Sesekali kamipun berhenti untuk
sekadar minum. Sesekali memegang akar-akar untuk tetap bisa naik tanjakan bertangga
ini. Sesekali mengatur nafas senin-kamis kami yang kepayahan.
Setelah kurang lebih 45 menit hingga satu jam akhirnya sampailah kami ke Hutan Mati. 45 menit untuk anak-anak yang masih belum berdosa karena relatif cukup mudah menggapainya. Mereka bergerak cepat meninggalkan saya yang kepayahan.

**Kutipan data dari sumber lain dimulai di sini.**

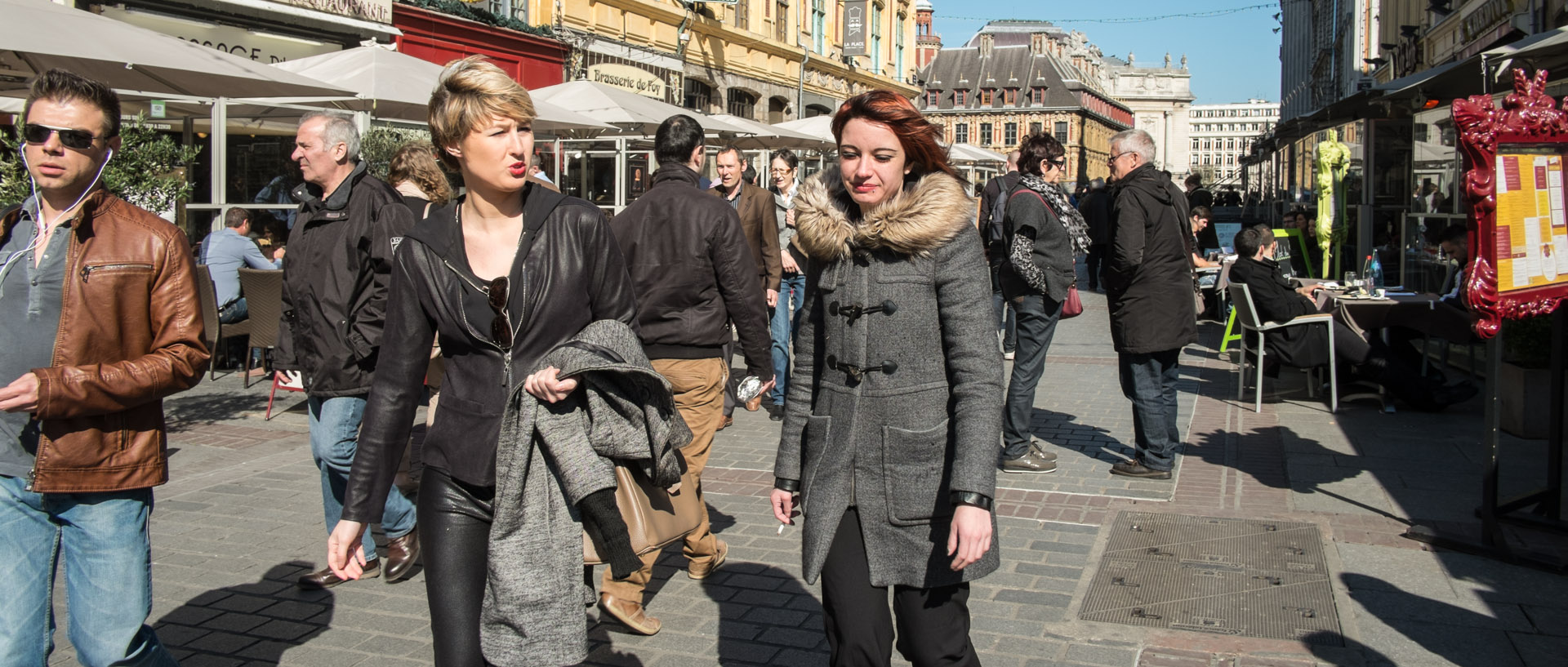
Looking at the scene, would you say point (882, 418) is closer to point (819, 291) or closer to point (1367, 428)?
point (819, 291)

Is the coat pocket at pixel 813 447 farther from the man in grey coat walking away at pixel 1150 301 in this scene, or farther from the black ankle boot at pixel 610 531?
the man in grey coat walking away at pixel 1150 301

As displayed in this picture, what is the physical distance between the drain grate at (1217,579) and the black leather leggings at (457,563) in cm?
257

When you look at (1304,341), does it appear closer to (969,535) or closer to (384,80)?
(969,535)

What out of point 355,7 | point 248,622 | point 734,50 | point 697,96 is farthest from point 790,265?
point 734,50

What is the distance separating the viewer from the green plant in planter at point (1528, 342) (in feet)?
24.8

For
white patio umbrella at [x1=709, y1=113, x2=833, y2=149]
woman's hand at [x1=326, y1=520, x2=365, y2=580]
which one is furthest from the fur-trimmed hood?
white patio umbrella at [x1=709, y1=113, x2=833, y2=149]

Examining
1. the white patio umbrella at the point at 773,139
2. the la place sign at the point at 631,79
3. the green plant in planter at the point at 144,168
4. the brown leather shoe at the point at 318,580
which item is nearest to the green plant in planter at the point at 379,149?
the green plant in planter at the point at 144,168

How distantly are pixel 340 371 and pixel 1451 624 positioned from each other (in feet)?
14.0

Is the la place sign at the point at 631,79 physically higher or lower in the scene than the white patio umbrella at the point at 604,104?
higher

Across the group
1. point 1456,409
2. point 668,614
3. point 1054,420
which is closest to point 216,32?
point 1054,420

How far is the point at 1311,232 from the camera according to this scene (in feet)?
46.5

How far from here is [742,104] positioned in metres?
29.1

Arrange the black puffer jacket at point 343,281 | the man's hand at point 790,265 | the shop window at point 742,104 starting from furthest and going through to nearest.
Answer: the shop window at point 742,104, the man's hand at point 790,265, the black puffer jacket at point 343,281

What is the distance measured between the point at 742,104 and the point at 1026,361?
22893mm
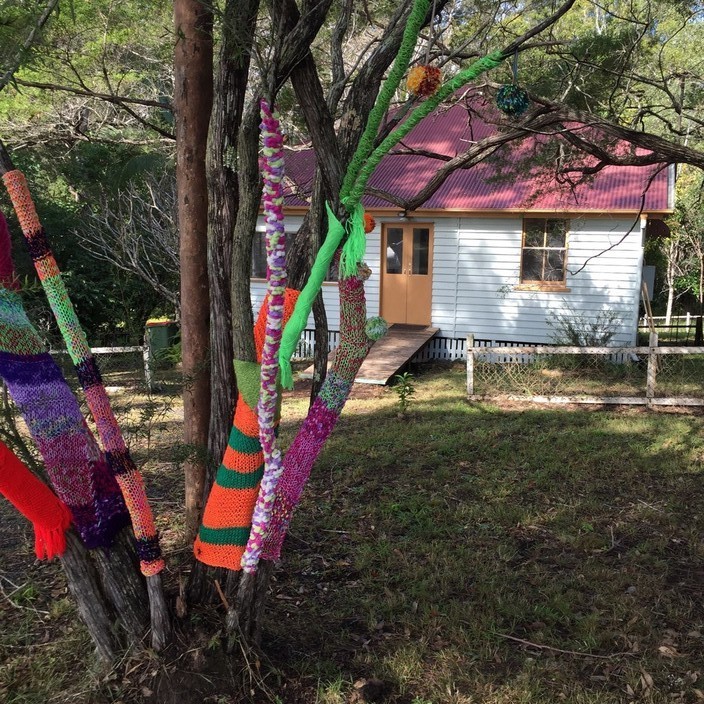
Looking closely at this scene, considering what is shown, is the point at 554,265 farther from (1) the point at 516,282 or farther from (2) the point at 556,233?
(1) the point at 516,282

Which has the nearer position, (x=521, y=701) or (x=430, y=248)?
(x=521, y=701)

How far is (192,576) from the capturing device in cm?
293

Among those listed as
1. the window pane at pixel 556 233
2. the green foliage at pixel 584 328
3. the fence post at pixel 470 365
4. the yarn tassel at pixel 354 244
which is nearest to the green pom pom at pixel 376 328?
the yarn tassel at pixel 354 244

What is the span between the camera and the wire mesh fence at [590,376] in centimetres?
863

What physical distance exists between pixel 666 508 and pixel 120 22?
293 inches

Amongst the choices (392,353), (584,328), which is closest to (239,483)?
(392,353)

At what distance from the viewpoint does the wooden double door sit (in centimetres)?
1304

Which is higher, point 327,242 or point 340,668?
point 327,242

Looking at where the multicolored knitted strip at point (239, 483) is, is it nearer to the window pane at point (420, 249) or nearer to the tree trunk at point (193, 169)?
the tree trunk at point (193, 169)

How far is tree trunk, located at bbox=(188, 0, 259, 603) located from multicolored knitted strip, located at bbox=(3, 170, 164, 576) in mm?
443

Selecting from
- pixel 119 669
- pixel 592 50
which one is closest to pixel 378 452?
pixel 119 669

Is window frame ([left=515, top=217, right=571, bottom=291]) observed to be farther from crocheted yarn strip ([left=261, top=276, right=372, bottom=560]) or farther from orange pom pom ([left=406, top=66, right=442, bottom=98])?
orange pom pom ([left=406, top=66, right=442, bottom=98])

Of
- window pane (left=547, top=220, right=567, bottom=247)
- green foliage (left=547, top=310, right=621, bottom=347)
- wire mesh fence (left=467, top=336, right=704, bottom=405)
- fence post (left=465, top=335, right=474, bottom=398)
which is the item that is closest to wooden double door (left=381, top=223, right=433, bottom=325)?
wire mesh fence (left=467, top=336, right=704, bottom=405)

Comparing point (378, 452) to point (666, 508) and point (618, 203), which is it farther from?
point (618, 203)
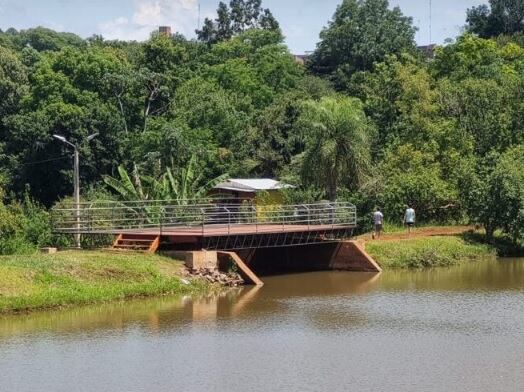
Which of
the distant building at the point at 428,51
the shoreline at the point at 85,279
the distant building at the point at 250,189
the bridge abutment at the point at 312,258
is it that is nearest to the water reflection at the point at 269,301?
the shoreline at the point at 85,279

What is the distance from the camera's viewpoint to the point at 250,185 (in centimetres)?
5331

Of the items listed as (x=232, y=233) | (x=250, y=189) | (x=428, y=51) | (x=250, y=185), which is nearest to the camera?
(x=232, y=233)

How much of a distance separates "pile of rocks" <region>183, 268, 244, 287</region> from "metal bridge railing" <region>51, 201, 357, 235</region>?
6.20ft

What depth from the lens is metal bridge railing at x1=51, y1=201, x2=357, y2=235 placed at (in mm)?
37000

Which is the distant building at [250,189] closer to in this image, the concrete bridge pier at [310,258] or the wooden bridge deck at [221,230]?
the concrete bridge pier at [310,258]

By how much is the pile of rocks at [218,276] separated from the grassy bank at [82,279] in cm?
51

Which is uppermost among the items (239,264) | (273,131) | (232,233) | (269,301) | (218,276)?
(273,131)

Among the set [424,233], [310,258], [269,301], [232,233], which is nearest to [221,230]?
[232,233]

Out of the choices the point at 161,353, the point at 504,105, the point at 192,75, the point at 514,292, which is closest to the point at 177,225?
the point at 514,292

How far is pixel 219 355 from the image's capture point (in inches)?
934

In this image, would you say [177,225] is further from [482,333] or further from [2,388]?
[2,388]

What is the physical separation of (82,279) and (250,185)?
74.0 feet

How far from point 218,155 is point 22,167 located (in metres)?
11.3

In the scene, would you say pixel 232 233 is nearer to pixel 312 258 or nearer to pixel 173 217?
pixel 173 217
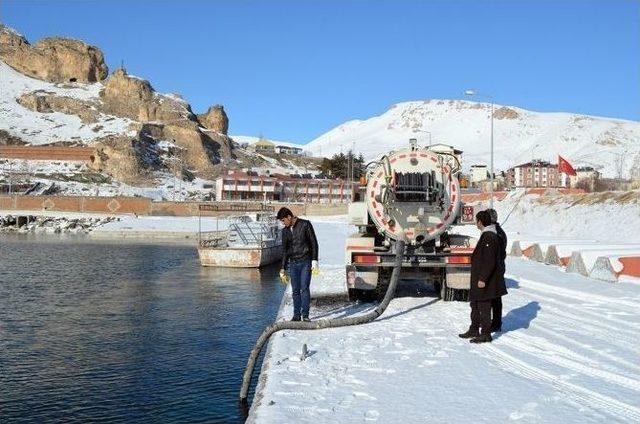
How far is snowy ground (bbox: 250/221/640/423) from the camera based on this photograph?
6.18m

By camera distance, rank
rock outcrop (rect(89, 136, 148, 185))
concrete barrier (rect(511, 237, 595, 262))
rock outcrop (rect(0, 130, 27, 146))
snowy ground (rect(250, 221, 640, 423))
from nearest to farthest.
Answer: snowy ground (rect(250, 221, 640, 423))
concrete barrier (rect(511, 237, 595, 262))
rock outcrop (rect(89, 136, 148, 185))
rock outcrop (rect(0, 130, 27, 146))

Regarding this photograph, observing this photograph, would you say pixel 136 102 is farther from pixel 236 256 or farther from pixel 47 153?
pixel 236 256

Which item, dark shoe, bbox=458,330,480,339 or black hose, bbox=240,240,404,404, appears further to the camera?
dark shoe, bbox=458,330,480,339

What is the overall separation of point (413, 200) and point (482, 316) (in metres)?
4.45

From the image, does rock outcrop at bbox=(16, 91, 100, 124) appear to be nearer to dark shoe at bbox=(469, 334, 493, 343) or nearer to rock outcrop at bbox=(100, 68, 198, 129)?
rock outcrop at bbox=(100, 68, 198, 129)

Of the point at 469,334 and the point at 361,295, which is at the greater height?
the point at 361,295

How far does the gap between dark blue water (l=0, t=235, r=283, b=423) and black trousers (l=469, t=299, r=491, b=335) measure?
12.5 feet

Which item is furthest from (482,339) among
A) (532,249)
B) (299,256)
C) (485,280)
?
(532,249)

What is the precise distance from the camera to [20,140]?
14962cm

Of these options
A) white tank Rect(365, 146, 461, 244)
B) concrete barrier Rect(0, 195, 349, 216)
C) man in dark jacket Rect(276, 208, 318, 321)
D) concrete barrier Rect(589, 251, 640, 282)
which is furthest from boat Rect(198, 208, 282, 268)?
concrete barrier Rect(0, 195, 349, 216)

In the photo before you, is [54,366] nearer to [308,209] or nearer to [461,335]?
[461,335]

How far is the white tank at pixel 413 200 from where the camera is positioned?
13383 mm

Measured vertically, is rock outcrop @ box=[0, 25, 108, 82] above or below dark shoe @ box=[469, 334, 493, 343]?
above

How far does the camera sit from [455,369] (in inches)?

Satu jam untuk saya yang sudah
berlumuran dosa hingga kepayahan untuk mencapai hutan mati. Banyak berhenti,
istirahat, gantian gendong balita, berhenti untuk minum, hingga mengatur nafas
senin kamis kami. Wajar ya, bagi kepala empat yang jarang berolah raga, untuk naik
Hutan Mati saja begitu payahnya.
Namun, kepayahan saya akhirnya
terbayar, tepat satu belokan tajam dalam tangga, tiba-tiba terpampang pagar,
4-5 tangga saya daki, terpampanglah area lapangan yang di belakangnya terdapat
pohon-pohon dengan menyisakan dahan dan ranting berwarna hitam, masih berdiri
tegak. Dan inilah hutan mati.
Setelah menapakkan kaki pada tangga terakhir,
saya pun berhenti. Mengatur nafas terlebih dahulu. Menyapu bersih sekelilingnya.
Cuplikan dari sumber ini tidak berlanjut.